RKO/Movie Star News Archive
RKO – Movie Star News
The world's largest independent archive of film culture.
The famous Movie Star News was founded by Irving Klaw in Brooklyn, New York in 1938. MSN became one of the world's largest mail- order businesses, selling Hollywood images to a world-wide audience. Of course, he was also known for having discovered Bettie Page. With major studios often incinerating their camera negatives due to the high fire risk, Klaw was a willing recipient and over many decades he amassed a collection of over 10,000 original camera negatives of some of the most iconic movies and movie stars.
When Klaw died in 1966, his nephew Ira took over the business until he closed the store in 2012. The entire archive was eventually sold and delivered in over a hundred old filing cabinets without anybody knowing of the treasures it was holding.
In early 2021, master archivist Christopher Belport started a 15-month project and carefully went through every large format camera negative, archived them and created an inventory by both movie and movie star. Amazingly of the over 20,000
negatives, nearly half were the original studio camera negatives, still showing the graphite pencil marking on the back of the negative – old-style photo-shopping!
As we re-assembled the negatives in the original studio production code sequence it became clear that MSN was THE intact studio archive itself, original and well- preserved. The fact that near complete sequences of production negatives remained intact is evidence that MSN was compiled with relentless perseverance and is in fact the core of what was originally the master files from RKO and several other studio sources representing the largest independent archive of film culture.

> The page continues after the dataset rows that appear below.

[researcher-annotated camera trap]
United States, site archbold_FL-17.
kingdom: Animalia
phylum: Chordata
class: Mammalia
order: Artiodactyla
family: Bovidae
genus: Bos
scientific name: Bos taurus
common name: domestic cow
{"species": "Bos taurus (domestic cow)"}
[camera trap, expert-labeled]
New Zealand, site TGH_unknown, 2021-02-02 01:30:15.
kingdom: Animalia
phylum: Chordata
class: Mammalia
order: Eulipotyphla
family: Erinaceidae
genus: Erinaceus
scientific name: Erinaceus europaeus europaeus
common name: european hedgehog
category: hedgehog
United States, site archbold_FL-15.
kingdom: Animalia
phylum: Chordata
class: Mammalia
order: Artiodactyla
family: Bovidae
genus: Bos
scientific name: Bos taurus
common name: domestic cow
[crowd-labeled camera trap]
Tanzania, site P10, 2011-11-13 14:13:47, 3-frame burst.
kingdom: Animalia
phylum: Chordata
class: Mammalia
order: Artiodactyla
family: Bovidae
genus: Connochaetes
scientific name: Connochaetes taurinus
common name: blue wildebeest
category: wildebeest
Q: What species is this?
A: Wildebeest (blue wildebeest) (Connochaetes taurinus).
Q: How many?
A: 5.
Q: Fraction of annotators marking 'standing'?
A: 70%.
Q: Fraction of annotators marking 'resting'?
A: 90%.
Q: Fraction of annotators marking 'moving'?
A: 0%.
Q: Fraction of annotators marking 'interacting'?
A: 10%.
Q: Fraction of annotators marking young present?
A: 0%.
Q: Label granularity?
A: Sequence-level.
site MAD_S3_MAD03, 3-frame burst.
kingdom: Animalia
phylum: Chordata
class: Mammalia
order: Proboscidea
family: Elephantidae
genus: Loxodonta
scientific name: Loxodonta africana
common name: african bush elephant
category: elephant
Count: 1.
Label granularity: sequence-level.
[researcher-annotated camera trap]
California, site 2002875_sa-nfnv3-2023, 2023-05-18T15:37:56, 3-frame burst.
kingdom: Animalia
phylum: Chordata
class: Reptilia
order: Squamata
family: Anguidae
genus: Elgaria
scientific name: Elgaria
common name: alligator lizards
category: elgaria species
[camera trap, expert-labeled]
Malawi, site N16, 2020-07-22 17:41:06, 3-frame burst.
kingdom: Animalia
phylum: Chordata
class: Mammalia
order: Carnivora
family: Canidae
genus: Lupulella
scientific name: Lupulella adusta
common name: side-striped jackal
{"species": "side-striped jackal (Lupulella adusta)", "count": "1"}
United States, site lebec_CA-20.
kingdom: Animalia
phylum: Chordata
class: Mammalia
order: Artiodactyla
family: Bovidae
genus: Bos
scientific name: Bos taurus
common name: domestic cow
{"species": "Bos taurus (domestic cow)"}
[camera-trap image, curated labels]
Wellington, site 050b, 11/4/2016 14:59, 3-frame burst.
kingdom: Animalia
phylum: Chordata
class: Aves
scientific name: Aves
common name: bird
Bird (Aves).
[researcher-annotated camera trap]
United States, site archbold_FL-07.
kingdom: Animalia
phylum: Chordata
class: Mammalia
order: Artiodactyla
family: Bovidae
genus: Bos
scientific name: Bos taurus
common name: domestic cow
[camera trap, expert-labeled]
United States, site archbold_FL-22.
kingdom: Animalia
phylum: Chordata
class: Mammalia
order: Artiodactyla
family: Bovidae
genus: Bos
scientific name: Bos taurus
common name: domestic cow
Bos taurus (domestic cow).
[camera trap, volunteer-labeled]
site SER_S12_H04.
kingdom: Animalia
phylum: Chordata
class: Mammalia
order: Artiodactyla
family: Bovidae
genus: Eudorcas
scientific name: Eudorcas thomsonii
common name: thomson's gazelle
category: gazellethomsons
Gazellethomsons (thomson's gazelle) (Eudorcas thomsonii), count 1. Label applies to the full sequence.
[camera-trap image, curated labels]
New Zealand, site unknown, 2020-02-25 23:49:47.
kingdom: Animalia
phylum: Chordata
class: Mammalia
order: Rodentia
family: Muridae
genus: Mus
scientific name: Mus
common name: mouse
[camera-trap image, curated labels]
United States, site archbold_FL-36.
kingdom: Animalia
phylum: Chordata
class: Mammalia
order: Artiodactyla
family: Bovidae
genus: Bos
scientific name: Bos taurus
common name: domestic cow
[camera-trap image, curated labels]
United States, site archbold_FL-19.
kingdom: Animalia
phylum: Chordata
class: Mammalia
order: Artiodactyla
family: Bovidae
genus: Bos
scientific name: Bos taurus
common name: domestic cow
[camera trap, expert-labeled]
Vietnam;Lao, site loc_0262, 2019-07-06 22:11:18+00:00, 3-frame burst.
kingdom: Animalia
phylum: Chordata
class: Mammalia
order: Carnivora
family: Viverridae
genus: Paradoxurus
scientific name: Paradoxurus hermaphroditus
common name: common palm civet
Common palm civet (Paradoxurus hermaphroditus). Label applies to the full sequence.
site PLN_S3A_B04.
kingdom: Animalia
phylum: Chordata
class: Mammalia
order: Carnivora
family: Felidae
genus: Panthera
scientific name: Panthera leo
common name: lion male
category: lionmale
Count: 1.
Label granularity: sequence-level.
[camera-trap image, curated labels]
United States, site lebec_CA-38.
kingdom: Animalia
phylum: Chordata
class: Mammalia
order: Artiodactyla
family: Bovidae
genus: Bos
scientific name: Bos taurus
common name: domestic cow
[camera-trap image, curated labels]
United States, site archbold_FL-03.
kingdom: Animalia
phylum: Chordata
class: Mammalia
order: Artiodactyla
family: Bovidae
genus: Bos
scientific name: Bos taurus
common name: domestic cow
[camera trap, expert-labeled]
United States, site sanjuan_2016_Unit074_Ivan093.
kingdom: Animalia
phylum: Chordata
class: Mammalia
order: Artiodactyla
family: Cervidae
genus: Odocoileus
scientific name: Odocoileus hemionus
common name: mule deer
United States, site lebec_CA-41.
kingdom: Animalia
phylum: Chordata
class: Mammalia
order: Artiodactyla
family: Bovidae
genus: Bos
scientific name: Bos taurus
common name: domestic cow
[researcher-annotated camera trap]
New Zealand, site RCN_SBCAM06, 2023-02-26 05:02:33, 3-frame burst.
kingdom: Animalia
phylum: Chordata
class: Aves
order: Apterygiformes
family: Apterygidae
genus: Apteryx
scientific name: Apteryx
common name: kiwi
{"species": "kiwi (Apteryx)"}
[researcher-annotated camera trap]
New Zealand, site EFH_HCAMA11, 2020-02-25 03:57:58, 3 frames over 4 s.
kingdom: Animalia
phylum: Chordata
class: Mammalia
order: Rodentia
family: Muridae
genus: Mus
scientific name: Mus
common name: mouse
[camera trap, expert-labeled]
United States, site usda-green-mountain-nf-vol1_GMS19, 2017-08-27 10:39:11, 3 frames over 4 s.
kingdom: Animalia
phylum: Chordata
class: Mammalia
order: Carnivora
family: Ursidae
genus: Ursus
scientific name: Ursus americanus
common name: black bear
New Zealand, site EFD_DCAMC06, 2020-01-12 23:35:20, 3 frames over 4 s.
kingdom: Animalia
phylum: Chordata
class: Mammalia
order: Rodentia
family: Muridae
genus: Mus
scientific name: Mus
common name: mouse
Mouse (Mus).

Most of these negatives had not seen the light of day in over half a century and were found perfectly preserved. Movies Like Citizen Kane, Easy Rider, The Mummy & King Kong to name but a few. Iconic large format negatives, many by famous photographers like George Hurrell of cinemas biggest stars; Marilyn Monroe, Ingrid Bergman, Audrey Hepburn, Grace Kelly, Cary Grant and a virtual who-is-who from the Golden Age of Hollywood.